* [WORK TO COMPLETE] Quote the rows below word for word, beginning at the line containing "Of the list" and ending after the line containing "Answer: dog's front". Omit the pictures from your copy.

Stored items
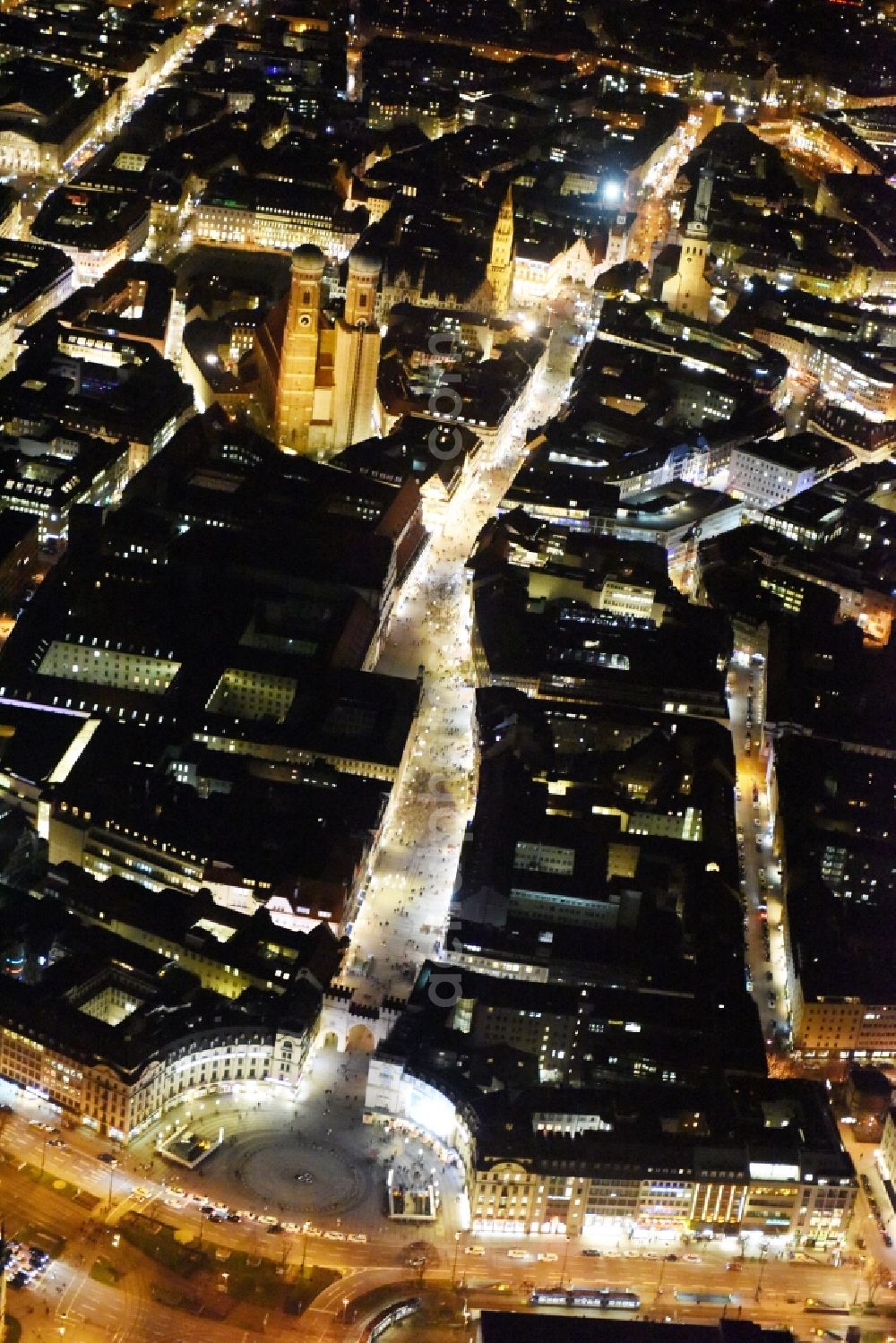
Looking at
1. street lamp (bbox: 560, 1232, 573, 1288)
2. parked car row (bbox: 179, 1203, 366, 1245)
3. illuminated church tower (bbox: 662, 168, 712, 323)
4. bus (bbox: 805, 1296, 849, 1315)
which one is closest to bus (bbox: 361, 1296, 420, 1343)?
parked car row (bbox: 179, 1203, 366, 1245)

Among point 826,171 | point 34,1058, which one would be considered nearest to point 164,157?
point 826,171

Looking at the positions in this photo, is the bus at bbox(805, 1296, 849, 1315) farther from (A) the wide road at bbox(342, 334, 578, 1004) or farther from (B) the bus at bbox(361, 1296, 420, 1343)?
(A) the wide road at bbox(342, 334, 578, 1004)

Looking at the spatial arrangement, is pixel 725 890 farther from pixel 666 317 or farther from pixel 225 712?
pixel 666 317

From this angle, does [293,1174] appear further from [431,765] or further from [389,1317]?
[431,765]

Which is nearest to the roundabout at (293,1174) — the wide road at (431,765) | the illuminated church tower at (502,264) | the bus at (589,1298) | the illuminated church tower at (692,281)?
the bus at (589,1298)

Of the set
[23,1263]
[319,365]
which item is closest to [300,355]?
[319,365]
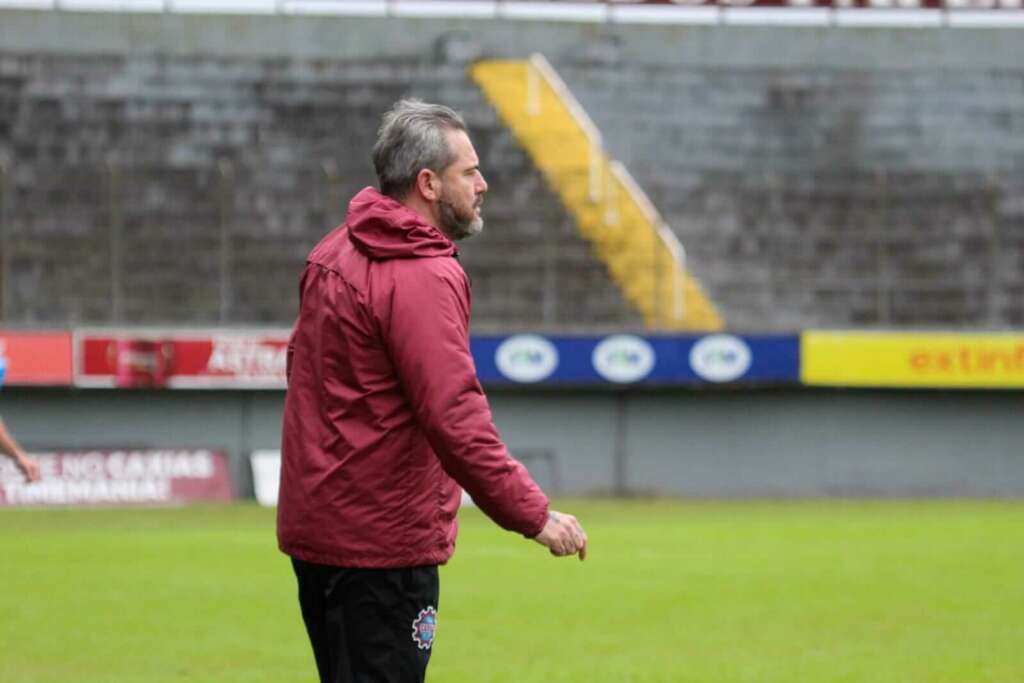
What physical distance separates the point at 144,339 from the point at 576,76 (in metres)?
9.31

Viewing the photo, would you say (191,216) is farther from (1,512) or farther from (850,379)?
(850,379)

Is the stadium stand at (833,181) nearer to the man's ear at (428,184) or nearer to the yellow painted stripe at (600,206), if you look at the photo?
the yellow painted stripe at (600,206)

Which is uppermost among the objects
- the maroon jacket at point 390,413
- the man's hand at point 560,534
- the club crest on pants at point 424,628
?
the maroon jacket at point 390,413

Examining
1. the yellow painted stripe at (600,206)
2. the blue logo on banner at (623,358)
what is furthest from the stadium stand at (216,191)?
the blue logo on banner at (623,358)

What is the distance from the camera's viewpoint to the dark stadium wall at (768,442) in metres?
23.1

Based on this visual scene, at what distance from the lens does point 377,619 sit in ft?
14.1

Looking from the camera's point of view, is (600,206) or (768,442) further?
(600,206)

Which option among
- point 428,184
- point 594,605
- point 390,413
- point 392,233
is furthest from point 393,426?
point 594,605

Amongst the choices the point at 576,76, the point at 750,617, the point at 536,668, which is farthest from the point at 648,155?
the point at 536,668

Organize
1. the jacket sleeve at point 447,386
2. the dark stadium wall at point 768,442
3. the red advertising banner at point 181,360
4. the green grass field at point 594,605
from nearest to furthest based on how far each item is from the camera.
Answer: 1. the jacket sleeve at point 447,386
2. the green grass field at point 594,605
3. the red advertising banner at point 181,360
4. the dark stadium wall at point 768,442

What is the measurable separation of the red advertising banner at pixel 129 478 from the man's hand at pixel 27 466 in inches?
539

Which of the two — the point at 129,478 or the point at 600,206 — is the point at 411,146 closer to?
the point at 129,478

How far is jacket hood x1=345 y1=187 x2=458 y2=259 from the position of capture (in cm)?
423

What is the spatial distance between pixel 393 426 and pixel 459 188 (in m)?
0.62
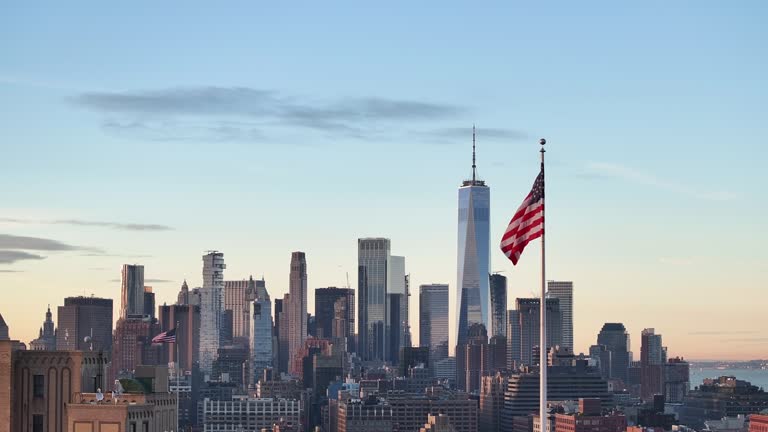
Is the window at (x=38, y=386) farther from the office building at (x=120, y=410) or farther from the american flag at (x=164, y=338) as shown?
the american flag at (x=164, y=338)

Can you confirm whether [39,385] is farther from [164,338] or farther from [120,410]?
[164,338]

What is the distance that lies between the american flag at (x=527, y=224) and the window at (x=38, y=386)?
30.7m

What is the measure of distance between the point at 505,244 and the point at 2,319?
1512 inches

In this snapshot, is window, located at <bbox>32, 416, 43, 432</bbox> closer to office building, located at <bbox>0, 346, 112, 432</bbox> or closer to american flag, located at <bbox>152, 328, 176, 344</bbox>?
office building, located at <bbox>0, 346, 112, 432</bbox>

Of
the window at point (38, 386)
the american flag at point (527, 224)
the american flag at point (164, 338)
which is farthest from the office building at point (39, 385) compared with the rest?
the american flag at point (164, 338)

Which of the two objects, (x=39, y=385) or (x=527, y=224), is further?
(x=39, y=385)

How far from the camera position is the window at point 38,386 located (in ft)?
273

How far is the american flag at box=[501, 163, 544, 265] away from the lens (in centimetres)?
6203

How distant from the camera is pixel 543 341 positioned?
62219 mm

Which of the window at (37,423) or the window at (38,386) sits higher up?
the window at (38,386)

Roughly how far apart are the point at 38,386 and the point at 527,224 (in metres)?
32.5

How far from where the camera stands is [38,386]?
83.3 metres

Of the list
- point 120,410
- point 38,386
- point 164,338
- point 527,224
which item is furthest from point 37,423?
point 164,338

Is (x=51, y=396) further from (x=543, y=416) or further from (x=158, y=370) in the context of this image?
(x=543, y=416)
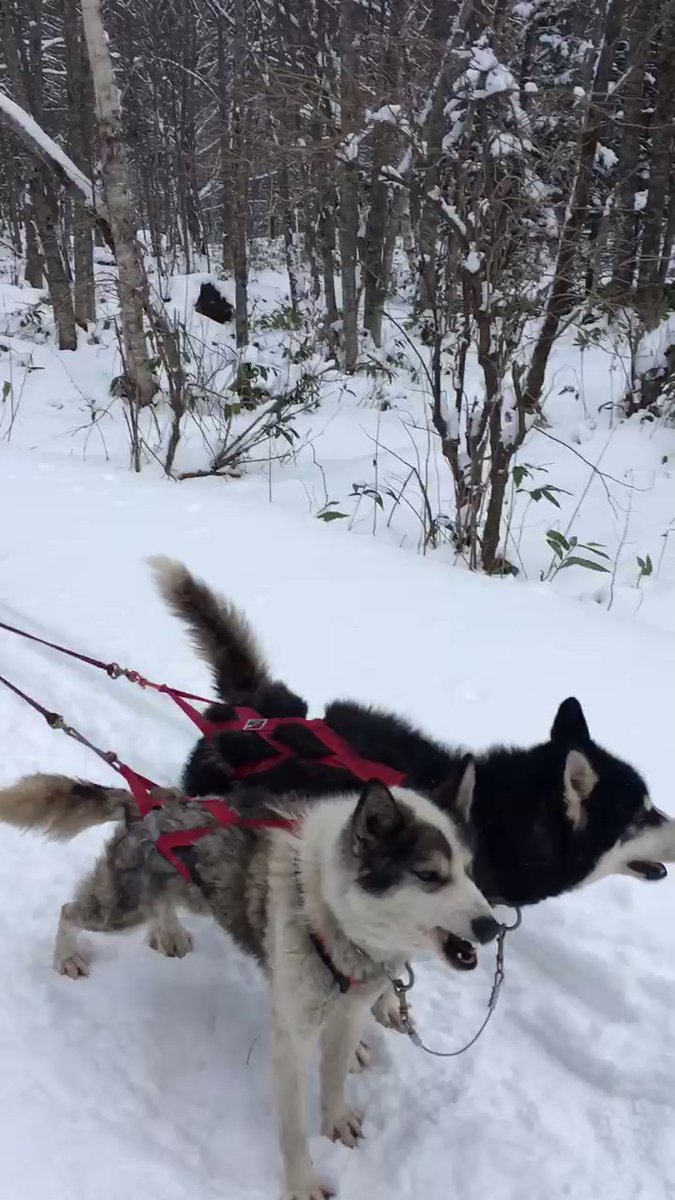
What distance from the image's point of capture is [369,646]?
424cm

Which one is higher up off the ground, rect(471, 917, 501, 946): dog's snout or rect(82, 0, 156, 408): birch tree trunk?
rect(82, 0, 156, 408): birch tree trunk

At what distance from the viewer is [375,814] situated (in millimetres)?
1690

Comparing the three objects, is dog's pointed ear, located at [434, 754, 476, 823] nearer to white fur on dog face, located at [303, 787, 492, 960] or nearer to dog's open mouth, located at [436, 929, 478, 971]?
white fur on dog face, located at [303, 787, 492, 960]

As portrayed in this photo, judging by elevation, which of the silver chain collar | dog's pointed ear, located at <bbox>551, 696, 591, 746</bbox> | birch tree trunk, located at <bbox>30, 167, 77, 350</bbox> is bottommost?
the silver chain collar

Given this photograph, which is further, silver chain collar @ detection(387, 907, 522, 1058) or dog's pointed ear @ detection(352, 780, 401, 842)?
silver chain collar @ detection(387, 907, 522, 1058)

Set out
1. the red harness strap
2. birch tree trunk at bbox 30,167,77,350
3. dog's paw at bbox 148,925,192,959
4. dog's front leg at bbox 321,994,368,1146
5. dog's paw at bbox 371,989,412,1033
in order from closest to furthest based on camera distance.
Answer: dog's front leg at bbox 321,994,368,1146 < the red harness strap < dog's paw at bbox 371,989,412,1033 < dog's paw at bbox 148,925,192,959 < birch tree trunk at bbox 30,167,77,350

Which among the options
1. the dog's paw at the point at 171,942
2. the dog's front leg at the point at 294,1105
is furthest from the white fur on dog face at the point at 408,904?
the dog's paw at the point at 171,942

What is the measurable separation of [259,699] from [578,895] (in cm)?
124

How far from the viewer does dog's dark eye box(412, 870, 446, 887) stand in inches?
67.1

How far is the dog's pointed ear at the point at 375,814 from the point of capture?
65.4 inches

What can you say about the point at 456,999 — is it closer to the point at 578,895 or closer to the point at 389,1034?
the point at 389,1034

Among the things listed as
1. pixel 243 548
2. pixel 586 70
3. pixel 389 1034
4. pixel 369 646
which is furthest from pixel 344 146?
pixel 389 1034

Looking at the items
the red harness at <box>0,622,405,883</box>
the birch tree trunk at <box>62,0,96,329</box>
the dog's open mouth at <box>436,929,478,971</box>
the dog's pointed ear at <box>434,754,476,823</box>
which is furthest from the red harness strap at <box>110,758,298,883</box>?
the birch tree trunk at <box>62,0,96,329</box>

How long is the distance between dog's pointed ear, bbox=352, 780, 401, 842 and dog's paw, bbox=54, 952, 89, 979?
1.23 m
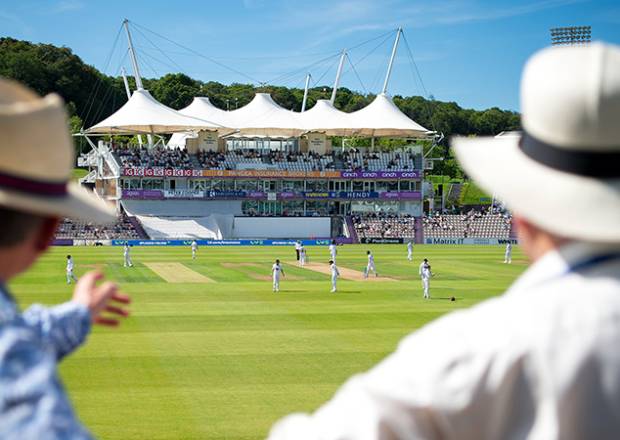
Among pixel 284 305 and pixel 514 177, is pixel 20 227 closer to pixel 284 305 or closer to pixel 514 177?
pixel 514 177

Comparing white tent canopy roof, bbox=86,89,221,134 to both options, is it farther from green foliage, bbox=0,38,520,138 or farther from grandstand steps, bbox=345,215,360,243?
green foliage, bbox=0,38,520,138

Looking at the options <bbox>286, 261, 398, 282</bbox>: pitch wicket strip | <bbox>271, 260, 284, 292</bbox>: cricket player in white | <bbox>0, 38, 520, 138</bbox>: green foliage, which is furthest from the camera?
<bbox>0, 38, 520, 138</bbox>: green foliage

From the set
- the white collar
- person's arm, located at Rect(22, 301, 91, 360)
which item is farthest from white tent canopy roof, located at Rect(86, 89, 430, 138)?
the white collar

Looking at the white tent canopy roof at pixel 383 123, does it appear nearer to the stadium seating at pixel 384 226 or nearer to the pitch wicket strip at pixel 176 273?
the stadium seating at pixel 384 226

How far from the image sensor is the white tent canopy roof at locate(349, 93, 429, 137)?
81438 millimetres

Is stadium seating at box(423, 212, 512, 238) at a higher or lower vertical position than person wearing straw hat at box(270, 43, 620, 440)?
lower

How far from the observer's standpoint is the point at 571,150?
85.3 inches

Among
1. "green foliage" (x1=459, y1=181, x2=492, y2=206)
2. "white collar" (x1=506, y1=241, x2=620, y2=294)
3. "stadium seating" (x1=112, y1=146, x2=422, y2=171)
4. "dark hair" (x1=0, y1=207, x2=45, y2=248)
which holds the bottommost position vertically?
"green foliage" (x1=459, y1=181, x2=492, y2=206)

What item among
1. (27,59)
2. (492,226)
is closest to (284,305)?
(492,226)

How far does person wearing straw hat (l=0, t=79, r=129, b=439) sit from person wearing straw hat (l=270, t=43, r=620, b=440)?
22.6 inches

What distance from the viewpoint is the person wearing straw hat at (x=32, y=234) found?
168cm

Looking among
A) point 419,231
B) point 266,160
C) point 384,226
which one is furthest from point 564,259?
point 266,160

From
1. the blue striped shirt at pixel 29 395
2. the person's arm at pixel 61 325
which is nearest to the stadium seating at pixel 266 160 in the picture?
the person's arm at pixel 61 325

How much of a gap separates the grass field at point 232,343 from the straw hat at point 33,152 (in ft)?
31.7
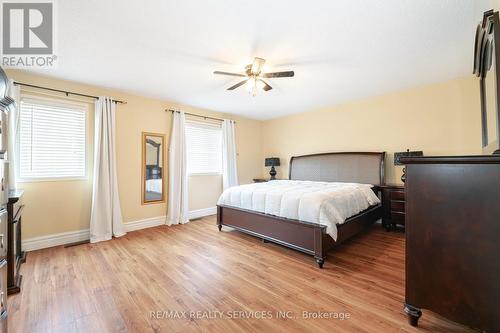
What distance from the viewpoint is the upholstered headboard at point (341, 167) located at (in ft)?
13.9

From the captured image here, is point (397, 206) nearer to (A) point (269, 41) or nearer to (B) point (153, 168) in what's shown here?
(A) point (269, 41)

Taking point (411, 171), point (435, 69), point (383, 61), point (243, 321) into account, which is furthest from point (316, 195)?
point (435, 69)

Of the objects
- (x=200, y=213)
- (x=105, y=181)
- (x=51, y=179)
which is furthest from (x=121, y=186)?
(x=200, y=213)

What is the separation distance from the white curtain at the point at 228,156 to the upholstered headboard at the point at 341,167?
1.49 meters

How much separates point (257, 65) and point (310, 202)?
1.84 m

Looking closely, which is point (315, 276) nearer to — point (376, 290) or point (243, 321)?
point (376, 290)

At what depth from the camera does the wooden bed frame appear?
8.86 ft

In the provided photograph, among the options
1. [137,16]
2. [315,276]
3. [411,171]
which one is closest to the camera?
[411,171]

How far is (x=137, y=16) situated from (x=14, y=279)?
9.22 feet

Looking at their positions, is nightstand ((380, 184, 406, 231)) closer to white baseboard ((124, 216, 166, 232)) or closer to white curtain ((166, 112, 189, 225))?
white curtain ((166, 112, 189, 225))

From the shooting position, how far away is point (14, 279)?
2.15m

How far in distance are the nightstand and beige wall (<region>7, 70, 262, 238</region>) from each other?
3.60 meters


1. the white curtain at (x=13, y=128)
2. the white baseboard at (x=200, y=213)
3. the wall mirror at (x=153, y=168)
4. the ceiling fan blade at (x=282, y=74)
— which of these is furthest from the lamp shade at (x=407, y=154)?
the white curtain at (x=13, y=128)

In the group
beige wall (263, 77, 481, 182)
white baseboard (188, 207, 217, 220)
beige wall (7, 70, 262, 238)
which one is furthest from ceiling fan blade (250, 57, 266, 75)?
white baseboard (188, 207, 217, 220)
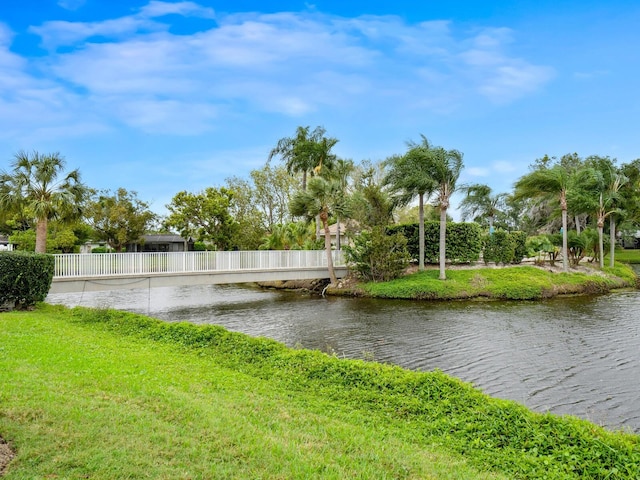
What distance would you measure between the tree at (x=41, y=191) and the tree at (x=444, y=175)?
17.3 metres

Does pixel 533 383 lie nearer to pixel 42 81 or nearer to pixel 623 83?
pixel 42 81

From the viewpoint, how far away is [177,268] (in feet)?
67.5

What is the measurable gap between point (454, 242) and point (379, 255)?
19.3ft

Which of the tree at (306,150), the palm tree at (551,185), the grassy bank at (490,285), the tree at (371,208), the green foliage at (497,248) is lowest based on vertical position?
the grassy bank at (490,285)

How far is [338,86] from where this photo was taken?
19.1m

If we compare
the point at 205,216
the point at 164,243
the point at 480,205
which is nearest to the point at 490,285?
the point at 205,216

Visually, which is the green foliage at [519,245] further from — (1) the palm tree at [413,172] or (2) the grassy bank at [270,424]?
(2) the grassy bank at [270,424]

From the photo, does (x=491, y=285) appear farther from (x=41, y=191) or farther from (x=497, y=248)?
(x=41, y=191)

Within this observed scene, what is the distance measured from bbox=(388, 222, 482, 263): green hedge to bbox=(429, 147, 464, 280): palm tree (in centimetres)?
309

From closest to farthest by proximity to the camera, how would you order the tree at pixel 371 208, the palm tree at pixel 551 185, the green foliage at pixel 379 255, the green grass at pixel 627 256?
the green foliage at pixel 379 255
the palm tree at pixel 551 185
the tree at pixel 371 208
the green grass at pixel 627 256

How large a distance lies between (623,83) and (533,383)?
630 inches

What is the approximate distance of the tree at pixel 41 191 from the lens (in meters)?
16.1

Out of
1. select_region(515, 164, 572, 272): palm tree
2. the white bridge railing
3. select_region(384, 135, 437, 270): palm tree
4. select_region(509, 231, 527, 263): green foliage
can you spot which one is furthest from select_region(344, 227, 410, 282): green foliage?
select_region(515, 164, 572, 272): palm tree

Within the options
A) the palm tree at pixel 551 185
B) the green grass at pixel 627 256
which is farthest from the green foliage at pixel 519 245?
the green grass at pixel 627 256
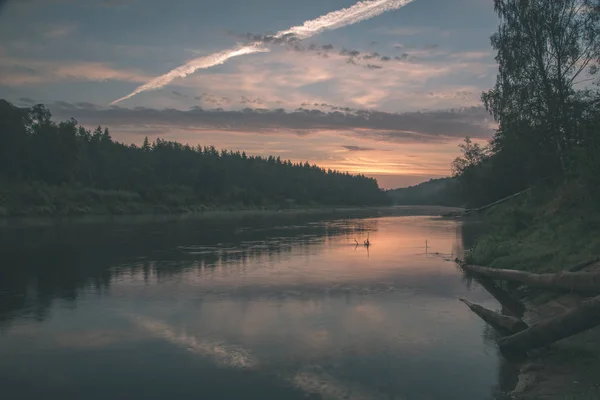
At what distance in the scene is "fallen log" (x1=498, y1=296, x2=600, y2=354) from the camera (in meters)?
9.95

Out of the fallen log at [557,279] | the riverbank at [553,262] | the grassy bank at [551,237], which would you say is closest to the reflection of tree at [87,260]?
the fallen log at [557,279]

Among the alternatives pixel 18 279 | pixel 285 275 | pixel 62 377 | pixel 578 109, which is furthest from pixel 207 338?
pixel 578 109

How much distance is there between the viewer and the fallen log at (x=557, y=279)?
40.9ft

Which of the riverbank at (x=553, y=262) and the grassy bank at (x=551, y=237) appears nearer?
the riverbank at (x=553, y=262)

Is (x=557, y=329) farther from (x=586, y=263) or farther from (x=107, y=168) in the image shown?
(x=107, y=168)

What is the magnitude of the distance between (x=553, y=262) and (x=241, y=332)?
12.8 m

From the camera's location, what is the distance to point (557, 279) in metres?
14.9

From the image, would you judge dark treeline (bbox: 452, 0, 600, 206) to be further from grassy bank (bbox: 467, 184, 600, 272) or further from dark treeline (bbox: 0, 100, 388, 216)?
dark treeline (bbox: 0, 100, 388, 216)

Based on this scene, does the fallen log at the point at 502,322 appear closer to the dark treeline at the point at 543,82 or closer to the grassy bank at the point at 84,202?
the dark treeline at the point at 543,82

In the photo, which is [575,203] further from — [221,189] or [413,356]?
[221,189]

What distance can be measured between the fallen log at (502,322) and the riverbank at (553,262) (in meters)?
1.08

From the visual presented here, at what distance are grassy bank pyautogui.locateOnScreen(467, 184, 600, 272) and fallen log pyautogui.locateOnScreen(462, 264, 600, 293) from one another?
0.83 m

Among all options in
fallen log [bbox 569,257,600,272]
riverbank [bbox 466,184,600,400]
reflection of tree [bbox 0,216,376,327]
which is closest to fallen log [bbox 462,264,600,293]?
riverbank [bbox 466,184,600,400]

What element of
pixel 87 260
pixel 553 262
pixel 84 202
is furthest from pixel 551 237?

* [OUTPUT BELOW]
Of the list
- point 120,410
- point 38,386
- point 164,338
- point 527,224
which item is furthest from point 37,423?
point 164,338

Is (x=51, y=396) further from (x=543, y=416) or further from (x=158, y=370) in the context of this image?
(x=543, y=416)
What distance from the image's point of capture is [369,646]?
424cm

Which one is higher up off the ground, rect(471, 917, 501, 946): dog's snout or rect(82, 0, 156, 408): birch tree trunk?
rect(82, 0, 156, 408): birch tree trunk

At what distance from the viewer is [375,814] situated (in millimetres)?
1690

Comparing the three objects, is dog's pointed ear, located at [434, 754, 476, 823] nearer to white fur on dog face, located at [303, 787, 492, 960] or nearer to dog's open mouth, located at [436, 929, 478, 971]?
white fur on dog face, located at [303, 787, 492, 960]

As portrayed in this photo, judging by elevation, which of the silver chain collar | dog's pointed ear, located at <bbox>551, 696, 591, 746</bbox> | birch tree trunk, located at <bbox>30, 167, 77, 350</bbox> is bottommost?
the silver chain collar

Given this photograph, which is further, silver chain collar @ detection(387, 907, 522, 1058) or dog's pointed ear @ detection(352, 780, 401, 842)?
silver chain collar @ detection(387, 907, 522, 1058)

Set out
1. the red harness strap
2. birch tree trunk at bbox 30,167,77,350
3. dog's paw at bbox 148,925,192,959
4. dog's front leg at bbox 321,994,368,1146
5. dog's paw at bbox 371,989,412,1033
in order from closest to furthest based on camera distance.
Answer: dog's front leg at bbox 321,994,368,1146 < the red harness strap < dog's paw at bbox 371,989,412,1033 < dog's paw at bbox 148,925,192,959 < birch tree trunk at bbox 30,167,77,350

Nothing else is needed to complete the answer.